Provide an exact copy of the data, excluding the images.

● Source records
**********

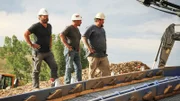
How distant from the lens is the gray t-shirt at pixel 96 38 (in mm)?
7738

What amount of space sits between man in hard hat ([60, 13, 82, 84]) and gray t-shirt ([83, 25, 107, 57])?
0.27 m

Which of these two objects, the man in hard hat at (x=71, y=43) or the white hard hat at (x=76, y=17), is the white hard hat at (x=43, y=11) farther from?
the white hard hat at (x=76, y=17)

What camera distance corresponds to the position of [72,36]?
758 cm

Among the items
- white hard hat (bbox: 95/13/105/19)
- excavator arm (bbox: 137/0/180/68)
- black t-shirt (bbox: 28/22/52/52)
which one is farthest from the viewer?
excavator arm (bbox: 137/0/180/68)

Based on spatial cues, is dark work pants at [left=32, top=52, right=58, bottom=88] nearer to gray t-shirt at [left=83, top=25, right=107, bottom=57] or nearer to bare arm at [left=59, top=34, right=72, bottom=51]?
bare arm at [left=59, top=34, right=72, bottom=51]

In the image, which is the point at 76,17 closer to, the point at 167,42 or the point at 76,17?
the point at 76,17

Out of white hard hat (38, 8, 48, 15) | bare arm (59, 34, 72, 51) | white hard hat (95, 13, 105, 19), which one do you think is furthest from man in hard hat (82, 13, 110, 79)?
white hard hat (38, 8, 48, 15)

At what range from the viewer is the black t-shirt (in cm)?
688

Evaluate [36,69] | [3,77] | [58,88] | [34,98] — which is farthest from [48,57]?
[3,77]

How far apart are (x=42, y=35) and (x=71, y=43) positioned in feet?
2.78

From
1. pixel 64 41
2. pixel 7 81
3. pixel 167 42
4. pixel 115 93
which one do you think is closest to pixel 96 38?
pixel 64 41

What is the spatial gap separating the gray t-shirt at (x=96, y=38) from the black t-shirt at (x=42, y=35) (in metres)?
1.00

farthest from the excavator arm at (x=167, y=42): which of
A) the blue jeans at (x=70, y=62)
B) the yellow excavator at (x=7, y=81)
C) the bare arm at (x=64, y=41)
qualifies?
the yellow excavator at (x=7, y=81)

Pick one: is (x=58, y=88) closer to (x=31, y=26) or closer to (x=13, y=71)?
(x=31, y=26)
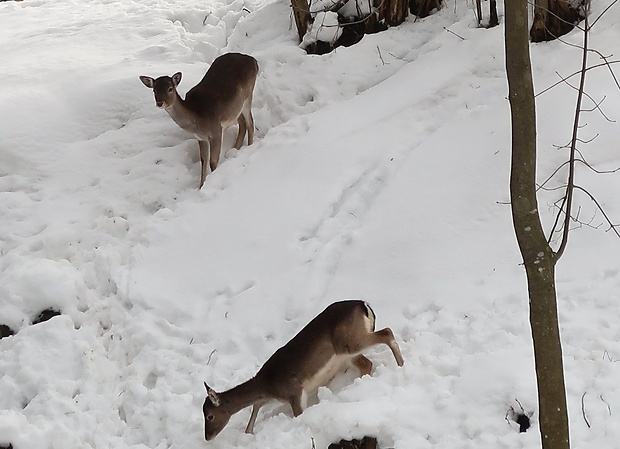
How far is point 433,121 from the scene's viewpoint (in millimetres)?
8164

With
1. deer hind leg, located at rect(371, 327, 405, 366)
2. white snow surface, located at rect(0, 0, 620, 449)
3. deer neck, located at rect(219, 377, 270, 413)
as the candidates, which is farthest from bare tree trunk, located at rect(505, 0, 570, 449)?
deer neck, located at rect(219, 377, 270, 413)

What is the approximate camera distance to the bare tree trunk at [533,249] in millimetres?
3504

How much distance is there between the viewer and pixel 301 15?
9.74m

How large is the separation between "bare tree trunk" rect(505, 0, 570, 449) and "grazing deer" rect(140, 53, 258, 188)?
194 inches

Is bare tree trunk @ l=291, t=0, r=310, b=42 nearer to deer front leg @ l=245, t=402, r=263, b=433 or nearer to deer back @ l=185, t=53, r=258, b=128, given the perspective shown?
deer back @ l=185, t=53, r=258, b=128

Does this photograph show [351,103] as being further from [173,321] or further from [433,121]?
[173,321]

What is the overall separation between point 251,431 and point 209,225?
2.50 m

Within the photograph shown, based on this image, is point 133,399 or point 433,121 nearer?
point 133,399

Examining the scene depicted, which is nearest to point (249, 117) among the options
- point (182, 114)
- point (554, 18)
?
point (182, 114)

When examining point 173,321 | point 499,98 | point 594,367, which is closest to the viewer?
point 594,367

**********

● Expected answer
How distant from the lens is the gray t-shirt at pixel 96 38 (in mm)?
7738

What amount of space sits between man in hard hat ([60, 13, 82, 84]) and gray t-shirt ([83, 25, 107, 57])?
0.27 m

Which of these two objects, the man in hard hat at (x=71, y=43) or the white hard hat at (x=76, y=17), is the white hard hat at (x=43, y=11) farther from?
the white hard hat at (x=76, y=17)

What camera distance corresponds to the position of [72,36]?
758 cm

Among the items
- white hard hat (bbox: 95/13/105/19)
- excavator arm (bbox: 137/0/180/68)
- black t-shirt (bbox: 28/22/52/52)
which one is farthest from the viewer?
excavator arm (bbox: 137/0/180/68)

Based on spatial cues, is dark work pants at [left=32, top=52, right=58, bottom=88] nearer to gray t-shirt at [left=83, top=25, right=107, bottom=57] or nearer to bare arm at [left=59, top=34, right=72, bottom=51]?
bare arm at [left=59, top=34, right=72, bottom=51]

In the image, which is the point at 76,17 closer to, the point at 167,42 or the point at 76,17?
the point at 76,17

Out of white hard hat (38, 8, 48, 15) | bare arm (59, 34, 72, 51) | white hard hat (95, 13, 105, 19), which one do you think is furthest from man in hard hat (82, 13, 110, 79)?
white hard hat (38, 8, 48, 15)

At what range from the viewer is the black t-shirt (in cm)?
688

Evaluate [36,69] | [3,77] | [58,88] | [34,98] — which is farthest from [48,57]?
[3,77]

How far apart are (x=42, y=35) and (x=71, y=43) positioned in feet?
2.78

From
1. pixel 64 41
2. pixel 7 81
3. pixel 167 42
4. pixel 115 93
which one do you think is closest to pixel 96 38?
pixel 64 41

What is the spatial gap separating the gray t-shirt at (x=96, y=38) from the black t-shirt at (x=42, y=35) (in metres)?
1.00

farthest from the excavator arm at (x=167, y=42): which of
A) the blue jeans at (x=70, y=62)
B) the yellow excavator at (x=7, y=81)
C) the bare arm at (x=64, y=41)
qualifies?
the yellow excavator at (x=7, y=81)

Pick one: is (x=58, y=88) closer to (x=31, y=26) or closer to (x=13, y=71)?
(x=31, y=26)
How far is point 433,121 from the scene's viewpoint (in millimetres)?
8164

With
1. deer hind leg, located at rect(371, 327, 405, 366)
2. white snow surface, located at rect(0, 0, 620, 449)
3. deer neck, located at rect(219, 377, 270, 413)
as the candidates, which is farthest from bare tree trunk, located at rect(505, 0, 570, 449)?
deer neck, located at rect(219, 377, 270, 413)

What is the approximate camera distance to the bare tree trunk at [533,249] in millimetres?
3504

How much distance is there between the viewer and pixel 301 15?
9.74m

How large is the separation between "bare tree trunk" rect(505, 0, 570, 449) and "grazing deer" rect(140, 53, 258, 188)?
194 inches

Is bare tree trunk @ l=291, t=0, r=310, b=42 nearer to deer front leg @ l=245, t=402, r=263, b=433 or nearer to deer back @ l=185, t=53, r=258, b=128, given the perspective shown?
deer back @ l=185, t=53, r=258, b=128

Does this photograph show [351,103] as being further from [173,321] or further from [433,121]?
[173,321]

What is the overall separation between point 251,431 and point 209,225?
2.50 m

Within the photograph shown, based on this image, is point 133,399 or point 433,121 nearer?
point 133,399

Examining the scene depicted, which is nearest to point (249, 117) among the options
- point (182, 114)
- point (554, 18)
?
point (182, 114)

When examining point 173,321 | point 499,98 | point 594,367, which is closest to the viewer?
point 594,367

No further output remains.